The Associated Press MEXICO CITY (AP) — The Beetle is dead. Long live the Beetle.
The modern edition of the iconic Volkswagen model ceased production Wednesday, but people in Cuautepec on the outskirts of Mexico City still rely on the original no-frills version, praising it for its affordability, reparability and, most of all, its dexterity at handling the district’s steep streets.
High above the valley floor, where the notorious smog turns the surrounding hills into hazy silhouettes, the old-model compacts are popularly used as informal taxis for a place that lacks public transportation. The sputtering, bulbous, rear-engine cars popularly known as “vochos” are ever-present in Cuautepec, an obsession for some after production of the Type 1’s stopped in 2003 and the front-engine New Beetle failed to impress most locals.
“The new ones don’t get uphill, and the old ones can climb any incline without problem,” said taxi driver Adrian Martinez.
An exception is businessman David Alvarez, a resident of neighboring Mexico State who drives a 2008 New Beetle with a roll-down top. Though he has owned older Beetles and admits his newer version isn’t as ideal for hilly terrain, he likes the attention it draws.
“It’s an attractive car with a lot of personality,” Alvarez said. “It turns a lot of heads in the streets.”
For Mexico, the halt to Beetle production marks an end of an era. The VW factory in Puebla, southeast of the capital, had long been the only plant in the world still manufacturing classic Beetles and more recently became the only one left making modern ones.

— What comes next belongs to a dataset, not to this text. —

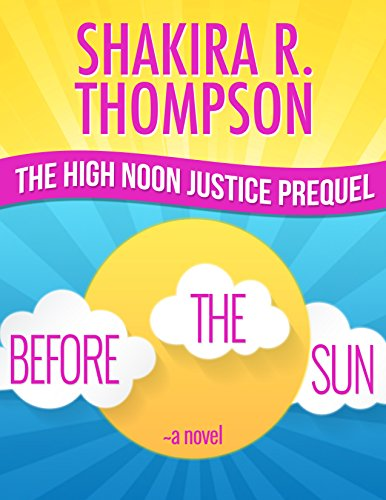 Before The Sun: The High Noon Justice Prequel (Psalms 37 Book 0)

At the plant Wednesday, the last of the 5,961 Final Edition versions of the Beetle — this one painted “stonewash blue,” according to the company — was rolled out under a confetti shower as a mariachi band sang the classic Mexican tune “Cielito Lindo.” It wasn’t for sale, destined instead for a museum.
Steffen Reiche, president of VW Mexico, said at the goodbye ceremony that while the Beetle won’t be manufactured anymore, it left its mark on the country.